** START OF Text provided **

Door to Door is the sixth studio album by American rock band the Cars, released on August 25, 1987, by Elektra Records. The album was produced by frontman Ric Ocasek, with additional production by keyboardist Greg Hawkes. Three singles were released from the album, though only "You Are the Girl" reached the top 40 of the Billboard Hot 100, peaking at number 17. Door to Door became the Cars' lowest-charting studio album, peaking at number 26 on the Billboard 200, and within a year of its release the band would break up.

Background
Door to Door was both the group's last studio album with the original lineup before they disbanded in 1988 and the last to feature bassist Benjamin Orr before his death in 2000. The band would not release another studio album until Move Like This (2011).

Although by 1987, the Cars had reached the heights of superstardom, their last few albums had relied heavily on studio tricks and machines, but this album was an attempt to return to the group's original roots. For example, where the previous album, Heartbeat City, extensively used sampled and sequenced drums (a move that had somewhat alienated drummer David Robinson), this album returned to having Robinson performing the drums in the studio, often simultaneously with other band members.

During a writing jam session, the band began to play "Ta Ta Wayo Wayo", a song from their earliest days together. It had never been recorded in studio, except as a demo in 1977. They enjoyed the tune so much that the 1987 version of the song made it onto the album. The opening track, "Leave or Stay", also was originally a 1977 demo that was not properly recorded until Door to Door, although they had often played the song live in the band's early days. Both tracks had their respective 1977 demo versions eventually issued on the 1995 compilation Just What I Needed: The Cars Anthology.

** END OF Text provided **
** START OF Supplied entries **

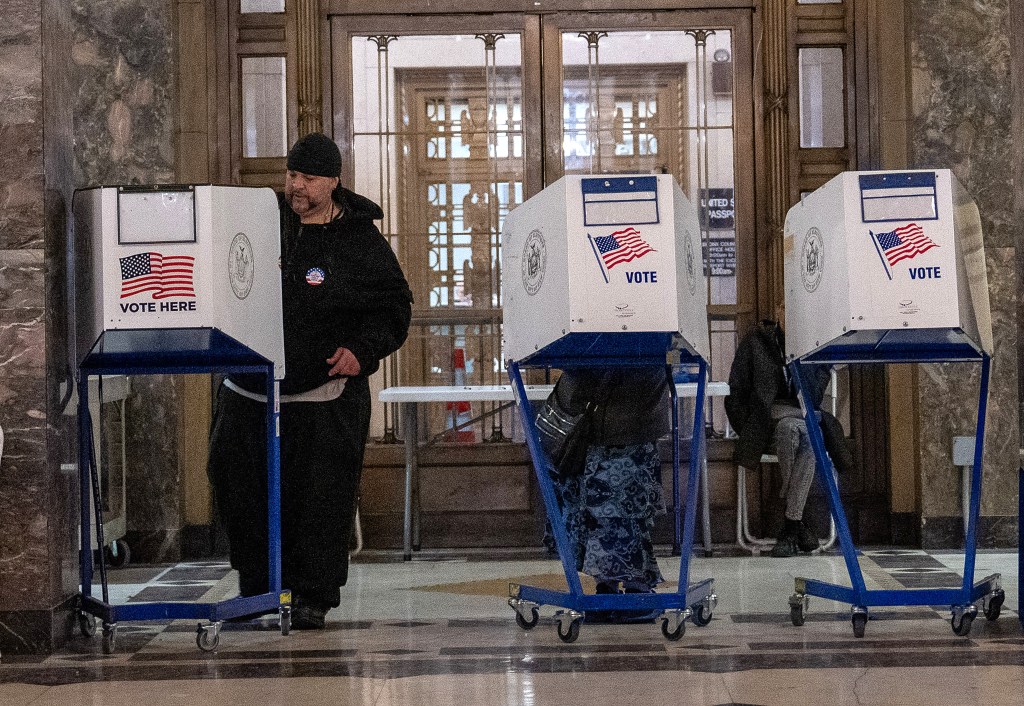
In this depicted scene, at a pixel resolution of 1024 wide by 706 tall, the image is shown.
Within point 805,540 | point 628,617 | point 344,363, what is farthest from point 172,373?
point 805,540

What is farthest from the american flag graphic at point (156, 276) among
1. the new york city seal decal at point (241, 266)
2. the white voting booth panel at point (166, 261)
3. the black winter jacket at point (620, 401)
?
the black winter jacket at point (620, 401)

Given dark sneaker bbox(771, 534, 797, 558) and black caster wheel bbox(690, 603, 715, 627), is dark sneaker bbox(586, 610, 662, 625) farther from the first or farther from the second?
dark sneaker bbox(771, 534, 797, 558)

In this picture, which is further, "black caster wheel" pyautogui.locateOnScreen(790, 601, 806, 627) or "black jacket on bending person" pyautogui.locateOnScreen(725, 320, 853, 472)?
"black jacket on bending person" pyautogui.locateOnScreen(725, 320, 853, 472)

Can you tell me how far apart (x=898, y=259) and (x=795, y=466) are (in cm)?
231

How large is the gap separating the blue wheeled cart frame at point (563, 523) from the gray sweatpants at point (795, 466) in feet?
5.94

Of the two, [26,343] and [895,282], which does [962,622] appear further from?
[26,343]

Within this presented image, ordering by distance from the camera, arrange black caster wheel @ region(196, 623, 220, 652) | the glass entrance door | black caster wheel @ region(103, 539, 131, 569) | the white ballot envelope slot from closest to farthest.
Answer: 1. the white ballot envelope slot
2. black caster wheel @ region(196, 623, 220, 652)
3. black caster wheel @ region(103, 539, 131, 569)
4. the glass entrance door

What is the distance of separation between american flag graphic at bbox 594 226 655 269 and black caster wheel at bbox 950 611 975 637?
1.45 meters

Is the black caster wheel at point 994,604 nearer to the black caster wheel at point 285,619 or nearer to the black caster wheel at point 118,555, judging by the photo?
the black caster wheel at point 285,619

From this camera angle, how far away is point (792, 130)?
6672 mm

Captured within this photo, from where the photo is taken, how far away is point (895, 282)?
162 inches

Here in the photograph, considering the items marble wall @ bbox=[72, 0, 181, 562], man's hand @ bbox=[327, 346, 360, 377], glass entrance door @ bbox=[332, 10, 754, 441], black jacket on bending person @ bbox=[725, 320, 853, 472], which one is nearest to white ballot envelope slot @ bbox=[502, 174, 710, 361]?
man's hand @ bbox=[327, 346, 360, 377]

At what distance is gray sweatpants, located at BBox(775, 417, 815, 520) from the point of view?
20.6 feet

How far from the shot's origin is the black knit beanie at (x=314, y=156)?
459 cm
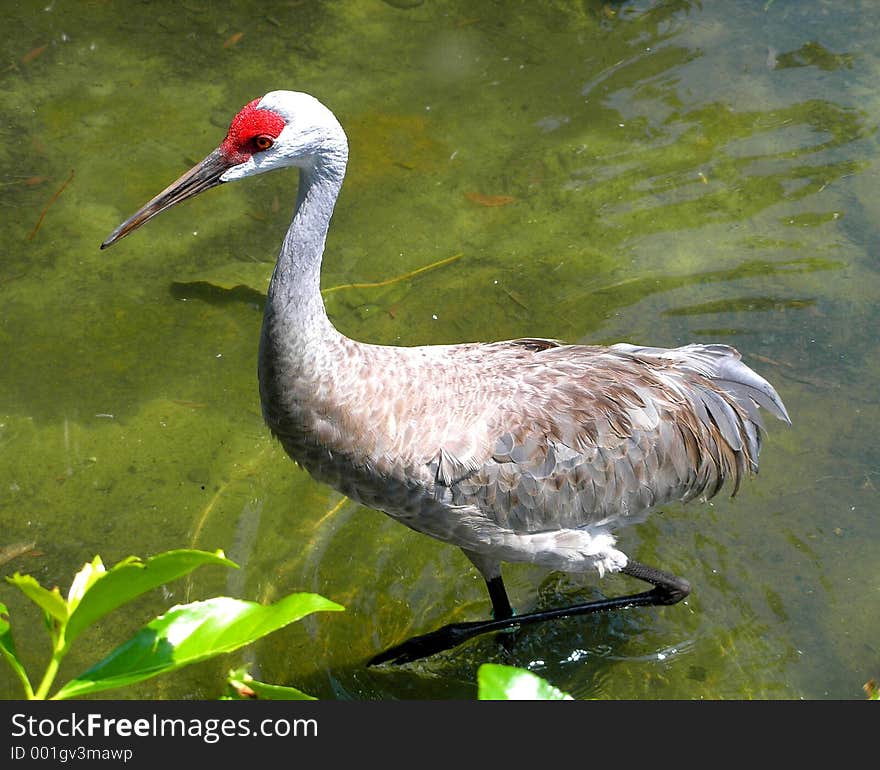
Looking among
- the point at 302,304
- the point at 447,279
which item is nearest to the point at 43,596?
the point at 302,304

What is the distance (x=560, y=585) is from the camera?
496 centimetres

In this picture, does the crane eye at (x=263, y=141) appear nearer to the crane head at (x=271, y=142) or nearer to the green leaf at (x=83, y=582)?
the crane head at (x=271, y=142)

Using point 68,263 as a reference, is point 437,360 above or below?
above

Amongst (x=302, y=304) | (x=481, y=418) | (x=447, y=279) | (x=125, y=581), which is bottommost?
(x=447, y=279)

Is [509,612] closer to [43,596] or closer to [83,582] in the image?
[83,582]

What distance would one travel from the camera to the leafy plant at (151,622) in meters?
2.15

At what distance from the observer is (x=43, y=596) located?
2.10m

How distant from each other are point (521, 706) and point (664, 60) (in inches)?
209

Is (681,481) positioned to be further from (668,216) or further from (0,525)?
(0,525)

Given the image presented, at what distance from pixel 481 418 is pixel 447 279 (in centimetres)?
210

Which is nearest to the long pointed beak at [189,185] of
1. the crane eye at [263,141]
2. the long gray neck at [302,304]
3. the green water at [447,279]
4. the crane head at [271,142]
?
the crane head at [271,142]

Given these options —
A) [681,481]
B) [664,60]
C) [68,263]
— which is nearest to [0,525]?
[68,263]

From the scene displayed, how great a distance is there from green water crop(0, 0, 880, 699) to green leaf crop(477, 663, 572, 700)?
2458 millimetres

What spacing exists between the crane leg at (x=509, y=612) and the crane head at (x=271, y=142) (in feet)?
6.03
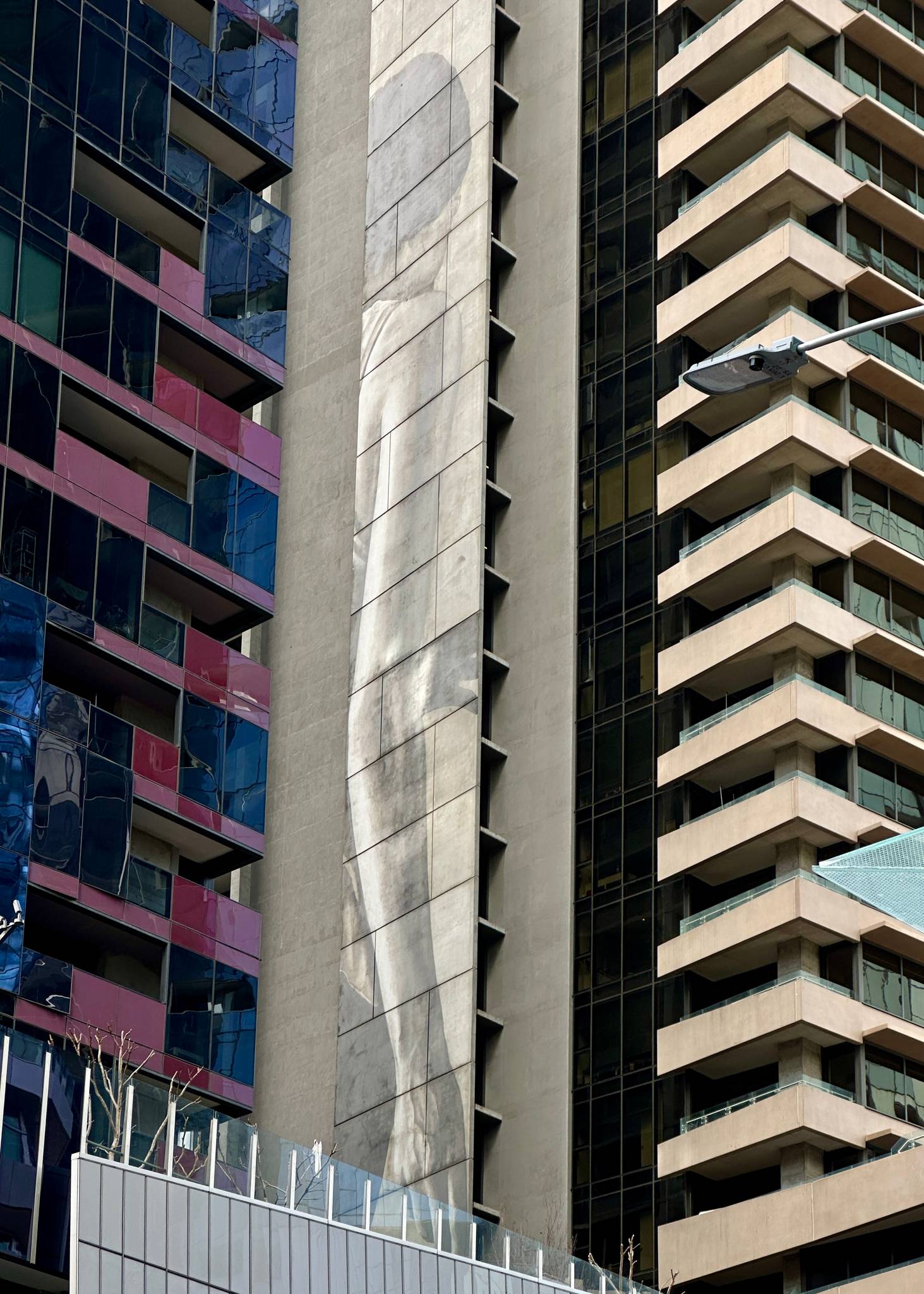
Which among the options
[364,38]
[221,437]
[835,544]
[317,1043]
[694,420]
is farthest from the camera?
[364,38]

** END OF Supplied entries **

Exercise tasks:
**a)** In the Door to Door text, which single from the album reached the top 40 of the Billboard Hot 100?
**b)** Please repeat the part of the Door to Door text between "Although by 1987, the" and "other band members.", inclusive.

Written responses:
**a)** "You Are the Girl," which peaked at number 17.

**b)**
Although by 1987, the Cars had reached the heights of superstardom, their last few albums had relied heavily on studio tricks and machines, but this album was an attempt to return to the group's original roots. For example, where the previous album, Heartbeat City, extensively used sampled and sequenced drums (a move that had somewhat alienated drummer David Robinson), this album returned to having Robinson performing the drums in the studio, often simultaneously with other band members.